What if you could feed customer interview transcripts into an AI tool, and automatically generate personas that summarise your target audience’s jobs, pains, gains, and triggers?

What if you could prompt an AI messaging engine with personas and your product features, and create a messaging map that’s ready for use in your sales deck?

Tracking the impact of product marketing effectiveness

Be honest… how often do PMMs use data to make decisions? The tools are there, but is there the will? AI could help save product marketers many hours of analysis to ultimately prove their worth.

Without being responsible for revenue or MQL numbers, could product marketers use AI to understand how many prospects repeated the latest messaging as their own?

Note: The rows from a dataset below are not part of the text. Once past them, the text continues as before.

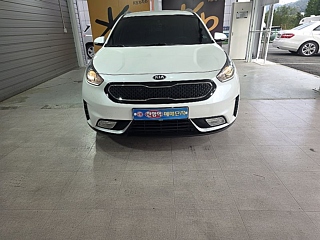 KIA NIRO 2018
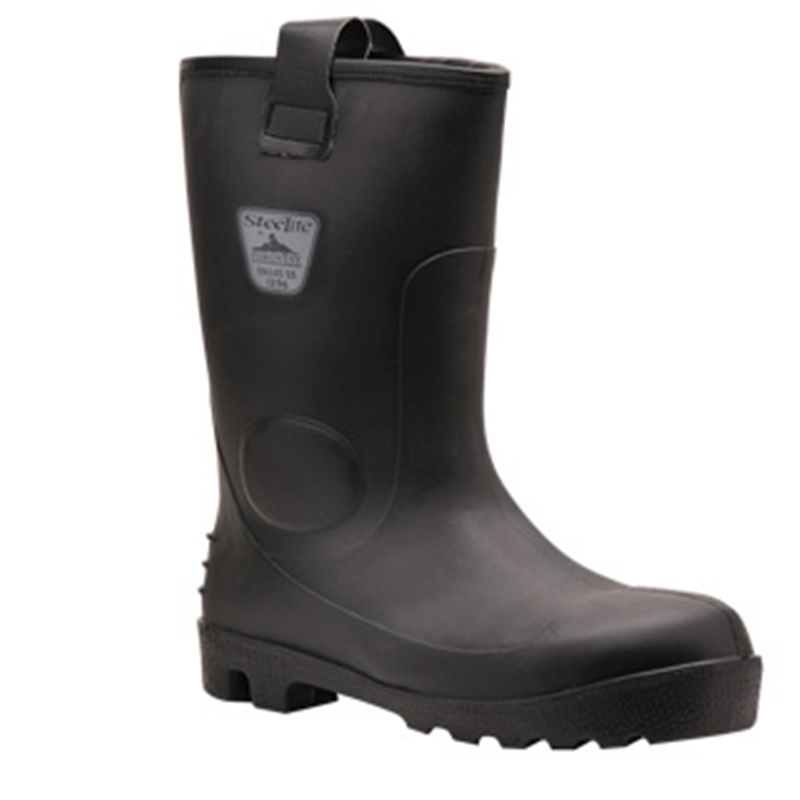 Portwest Steelite Neptune Rigger Boot S5 CI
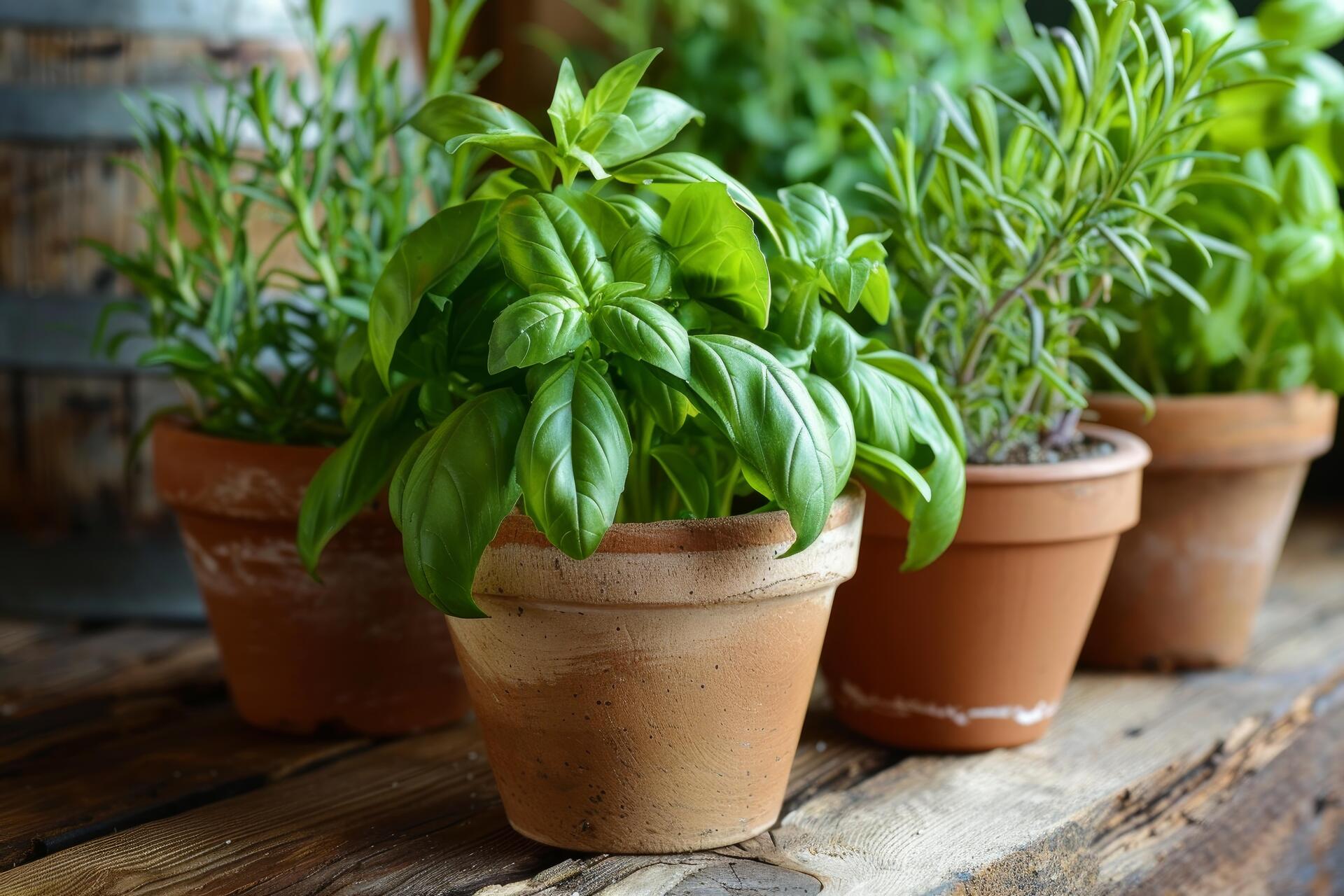 Selling Plants Online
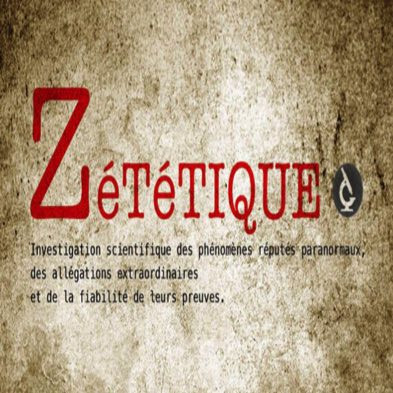 Spécial Zététique - du 30 septembre 2020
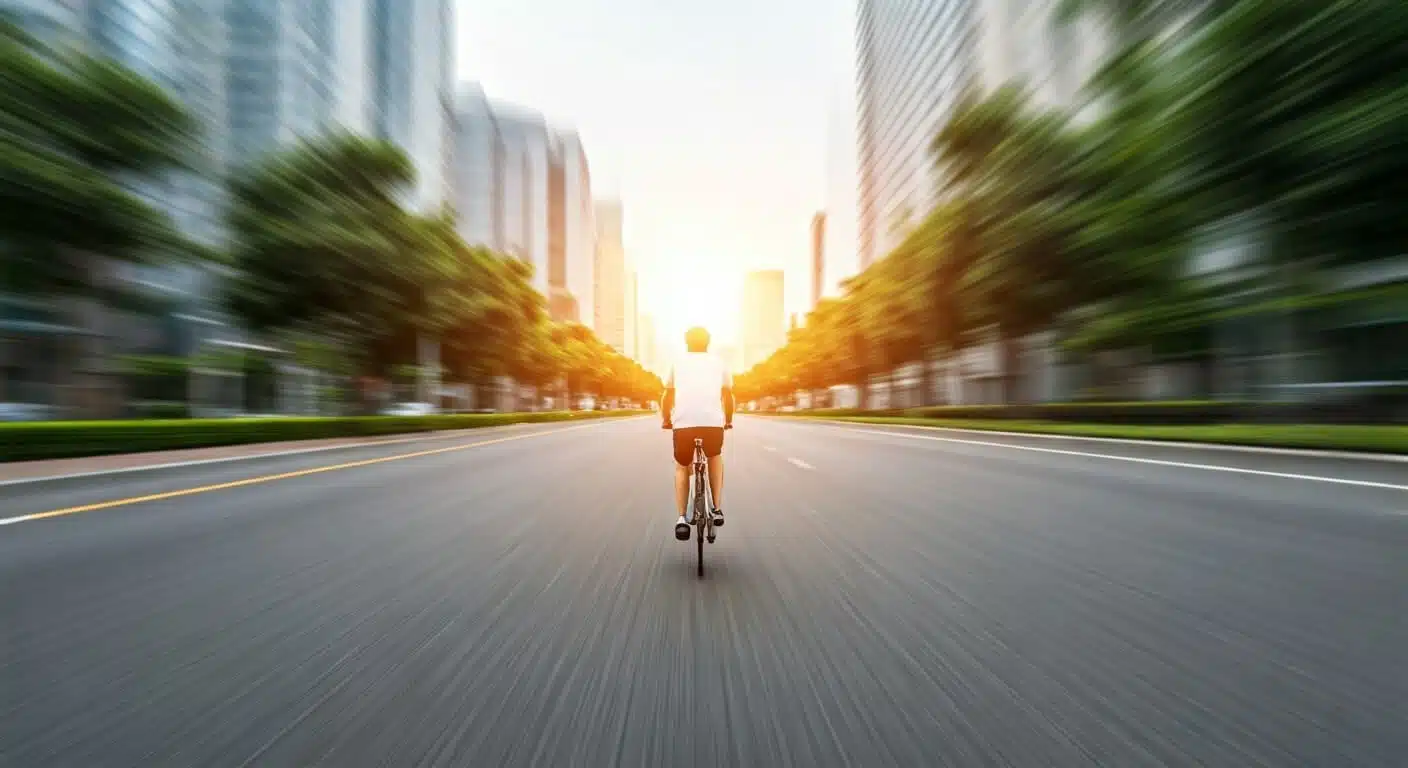 Loganville Bicycle Accident Lawyer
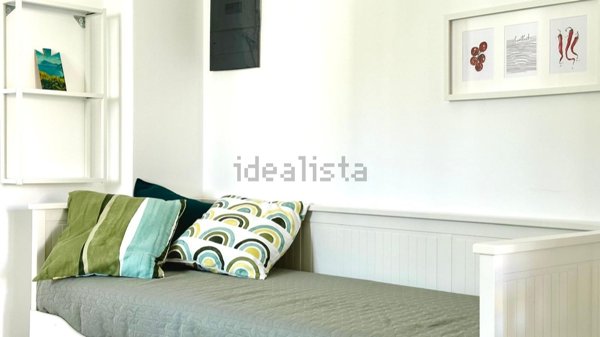 appartamento in affitto a Numana in zona Marcelli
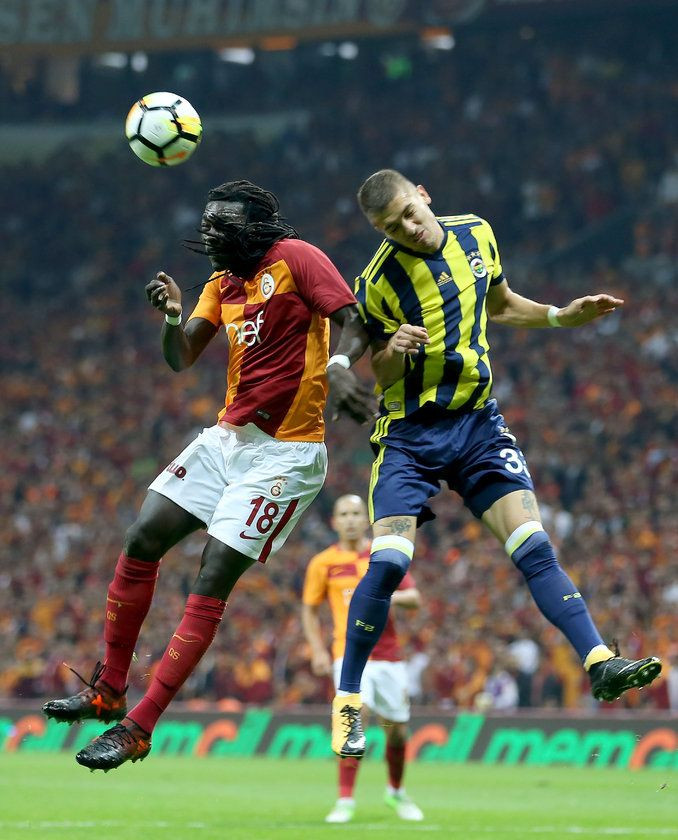 Yazarlar, Galatasaray - Fenerbahçe derbisini yorumladı - Sayfa 21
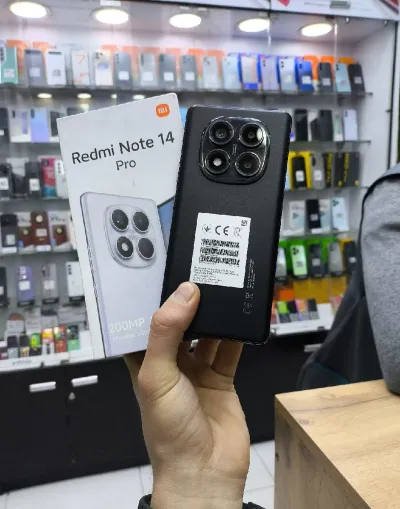 Xiaomi Redmi 256 gb — миниатюра 2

Could we generate automatic reports that cite revenue and NPS impacts to customers that engaged with our activation and expansion campaigns?

Can AI spot changes in customer behavior, from bounce rates on webpages with recently updated messaging, to a drop in win-rates in a particular segment, way before a human does – allowing PMMs to prevent decline and make the most of opportunities faster?

Helping to target the right customers

And finally, one of the most difficult challenges for product marketing: how do you reach the right target customers, with the right message, at the right time in their lifecycle?

We often think about our ideal customer profiles as big, broad-brush groups. But could AI identify micro-segments that allow us to create targeted messaging for smaller groups of similar customers that can be easily targeted by ABM or outbound sales based on their demographics, firmographics, techstacks, and more?

And think about the website – one website homepage for every visitor that comes to your site means it’s unlikely going to resonate with everyone. Could AI-based personalization platforms (trained against your on-brand positioning) identify your visitor and have a good stab at crafting a custom message variation?

Your sales cycle could also do with a touch of artificial intelligence. Would you see win rates increase if your sales reps had a personalized AI deal coach that encourages them to share collateral, crafts nurture campaigns, and suggests the right time for a phone outreach?

Fad or future?

As fast as they’re advancing, AI is unlikely going to be a full replacement for product marketers.

AI will definitely help PMMs to be more strategic by automating tasks, increasing creativity, and understanding the real impact of their work on the wider business.

But just how quickly PMMs will be able to outsource tasks to AI algorithms remains to be seen.

For example, this post has been written on Lex: an AI-based writing assistant that helps you to write quickly, better, and with more confidence. (The header image was created on DALL-E too!). It’s provided some inspiration, but the suggested copy has been rather bland and without character, mimicking the millions of other content marketing blog posts out there. Any AI is only as good as what it’s been trained on.

My opinion? There’s still a long way to go before AI is writing the next great sales deck or crafting targeted positioning that’s on brand and resonates with your audience.

But every product marketer should make it a goal to start learning the AI tools that I’m pretty sure will guide more and more of our work over the next few years.

Your turn: what do you think about the role of AI in product marketing?